As there were still many small noise in the crop row image after binarization processing. These noise that was compared with the crop row area was small, so morphological algorithm was used to remove these noise. The main morphological method is erosion and dilation. The crop rows towarded its center gradually and removed the holes that was smaller than structural element by erosion. While, the dilation had the opposite effect, which could filled the void and increased crop line width. In order not to change and eliminate the useful information of crop row, the morphological processing template that would be used must be appropriate. The structure elements of 3*3 template was used in this paper. The times was determined by experiment. The Chinese chives lines contour were shown in Fig. 5.

Fig. 5.
figure 5

Morphological processing image

3.2 The Skeleton Extraction of Crop Rows

As the navigation path [11–15] is a linear structure, the skeleton of crop rows should be single pixel width. The outline image after morphological processing could not meet the requirements of machine vision navigation line. Then in order to extract the skeleton information of crop row, thinning algorithm was used(as shown in Fig. 6a). At the same time, the crop rows that were most closely to the center were remained and the redundant skeleton lines was removed to reduce calculation and increase accuracy. The extracted result of the central crop rows was shown in Fig. 6b.

Fig. 6.
figure 6

a. Thinning process b. The skeleton of the center row

3.3 Trunk Line Fitting

The skeleton of central crop rows does not reflect the navigation line. In precision spraying, the skeleton line should be fitted a straight line to realize path planning [16]. The random hough transform [17] was used to fit the crop rows in this paper. The traditional hough transform put the data points of image space map into the parameter space. This was a dispersed mapping of one to many. The random Hough transform improved the velocity of calculation. The result was shown in Fig. 7.

Fig. 7.
figure 7

Center line image

3.4 The Effect of Extraction of Other Images

In order to verify the algorithm that had been proposed in this paper has a good adaptability to the chinese chives crop rows, the corn crop rows were also carried out the same behavior. The results were shown in Fig. 8. From the figure, it can be seen that the goal lines of the corn crop rows can be extracted clearly, and the skeleton contain less redundant branches. It provided a basis for the analysis of precision pesticide system.

Fig. 8.
figure 8

The extraction images of corn crop rows

3.5 Deviation Calculation

The deviation that is compared by center line of crop rows after fitting and the actual crop lines was the key technology of precision spraying. In this paper, the deviation of the above two kinds of crop rows were analysed, and it was shown in Table 1. From Table 1, we can see that the algorithm could meet the demand of precision spraying technology in the field.

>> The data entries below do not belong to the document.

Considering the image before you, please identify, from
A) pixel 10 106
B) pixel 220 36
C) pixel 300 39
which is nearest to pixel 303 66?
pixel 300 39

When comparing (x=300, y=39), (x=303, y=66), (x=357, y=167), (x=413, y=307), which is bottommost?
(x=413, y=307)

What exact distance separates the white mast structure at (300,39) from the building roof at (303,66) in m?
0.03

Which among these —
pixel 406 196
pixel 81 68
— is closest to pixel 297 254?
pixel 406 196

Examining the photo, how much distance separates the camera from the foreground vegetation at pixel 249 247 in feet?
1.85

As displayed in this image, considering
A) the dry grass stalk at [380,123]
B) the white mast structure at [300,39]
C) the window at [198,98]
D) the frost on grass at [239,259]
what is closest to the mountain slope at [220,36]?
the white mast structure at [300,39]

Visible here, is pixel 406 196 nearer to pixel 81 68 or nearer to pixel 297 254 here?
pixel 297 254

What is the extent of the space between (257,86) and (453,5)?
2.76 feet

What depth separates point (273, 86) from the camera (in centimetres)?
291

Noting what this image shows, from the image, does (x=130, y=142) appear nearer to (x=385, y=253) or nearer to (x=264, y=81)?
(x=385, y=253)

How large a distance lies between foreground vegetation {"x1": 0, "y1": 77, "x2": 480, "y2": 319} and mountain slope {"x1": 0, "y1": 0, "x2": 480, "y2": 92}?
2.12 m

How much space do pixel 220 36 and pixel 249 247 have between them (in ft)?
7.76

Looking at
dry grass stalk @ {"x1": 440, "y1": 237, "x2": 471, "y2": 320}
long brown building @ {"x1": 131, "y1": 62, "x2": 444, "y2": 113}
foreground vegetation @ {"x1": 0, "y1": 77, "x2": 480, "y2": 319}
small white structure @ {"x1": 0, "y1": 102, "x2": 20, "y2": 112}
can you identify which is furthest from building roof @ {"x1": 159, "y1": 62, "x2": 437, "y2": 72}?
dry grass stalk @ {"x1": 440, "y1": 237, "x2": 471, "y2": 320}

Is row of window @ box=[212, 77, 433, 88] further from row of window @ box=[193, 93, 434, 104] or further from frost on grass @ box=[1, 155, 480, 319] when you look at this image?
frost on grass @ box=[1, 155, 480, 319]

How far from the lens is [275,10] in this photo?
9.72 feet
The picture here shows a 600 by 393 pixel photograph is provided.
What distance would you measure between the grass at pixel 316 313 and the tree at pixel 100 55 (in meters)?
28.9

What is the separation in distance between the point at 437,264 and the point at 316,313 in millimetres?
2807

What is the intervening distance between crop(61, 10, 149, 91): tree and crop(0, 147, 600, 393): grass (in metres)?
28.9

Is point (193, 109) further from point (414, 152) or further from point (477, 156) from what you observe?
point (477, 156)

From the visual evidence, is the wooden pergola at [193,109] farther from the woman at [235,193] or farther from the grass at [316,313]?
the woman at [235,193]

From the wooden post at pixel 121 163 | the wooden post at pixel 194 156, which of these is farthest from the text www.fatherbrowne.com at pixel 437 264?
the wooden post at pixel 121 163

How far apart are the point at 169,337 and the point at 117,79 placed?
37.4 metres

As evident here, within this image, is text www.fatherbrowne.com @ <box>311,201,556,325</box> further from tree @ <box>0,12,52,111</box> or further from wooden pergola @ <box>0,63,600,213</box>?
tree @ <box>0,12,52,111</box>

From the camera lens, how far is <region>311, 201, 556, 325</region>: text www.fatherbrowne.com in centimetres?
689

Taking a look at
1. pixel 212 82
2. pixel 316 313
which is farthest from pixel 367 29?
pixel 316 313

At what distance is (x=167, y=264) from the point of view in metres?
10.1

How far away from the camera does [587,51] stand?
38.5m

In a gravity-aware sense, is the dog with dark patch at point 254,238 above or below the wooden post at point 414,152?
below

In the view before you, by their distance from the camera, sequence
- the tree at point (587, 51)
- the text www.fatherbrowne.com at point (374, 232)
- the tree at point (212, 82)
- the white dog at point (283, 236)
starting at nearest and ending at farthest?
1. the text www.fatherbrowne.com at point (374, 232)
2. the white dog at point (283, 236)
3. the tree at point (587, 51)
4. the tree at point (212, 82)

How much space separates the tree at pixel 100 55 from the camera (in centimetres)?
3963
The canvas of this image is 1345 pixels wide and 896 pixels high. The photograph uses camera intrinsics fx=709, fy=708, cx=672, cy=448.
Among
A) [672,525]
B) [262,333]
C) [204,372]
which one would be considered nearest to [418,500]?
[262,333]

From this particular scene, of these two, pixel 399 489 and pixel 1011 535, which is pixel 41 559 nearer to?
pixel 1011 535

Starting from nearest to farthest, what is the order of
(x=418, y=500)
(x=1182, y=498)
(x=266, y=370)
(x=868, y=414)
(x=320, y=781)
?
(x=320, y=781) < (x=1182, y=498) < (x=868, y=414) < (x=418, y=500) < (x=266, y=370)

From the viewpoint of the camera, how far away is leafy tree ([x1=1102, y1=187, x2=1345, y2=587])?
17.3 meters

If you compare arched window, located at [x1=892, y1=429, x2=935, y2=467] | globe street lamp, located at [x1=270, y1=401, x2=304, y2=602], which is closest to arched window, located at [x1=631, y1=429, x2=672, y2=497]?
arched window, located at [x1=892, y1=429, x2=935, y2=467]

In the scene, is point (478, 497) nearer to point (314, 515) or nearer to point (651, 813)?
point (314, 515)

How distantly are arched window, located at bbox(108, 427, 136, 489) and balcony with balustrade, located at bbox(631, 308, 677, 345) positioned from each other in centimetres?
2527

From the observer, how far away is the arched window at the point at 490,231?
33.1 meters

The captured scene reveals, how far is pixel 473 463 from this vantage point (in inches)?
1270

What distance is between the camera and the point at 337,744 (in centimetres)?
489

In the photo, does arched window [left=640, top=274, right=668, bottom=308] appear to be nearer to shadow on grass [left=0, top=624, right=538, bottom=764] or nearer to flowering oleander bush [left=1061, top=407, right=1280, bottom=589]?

Table 1. Comparison table of deviation

4 Conclusions

  1. (1)

    The method of gray processing was improved for background segmentation, which had better result and adaptability than before. The median filtering algorithm could reduce the noise effectively.

  2. (2)

    In this paper, the morphological processing and thinning on binary image were used. The navigation offset was got according to deviation and position information and realized the automatic navigation of agricultural machinery.

  3. (3)

    The information of corresponding deviation that was got through experiment proved that this method had improved accuracy and adaptability greatly, which achieved desired results on chinese chives. It had certain reference value to the follow-up study.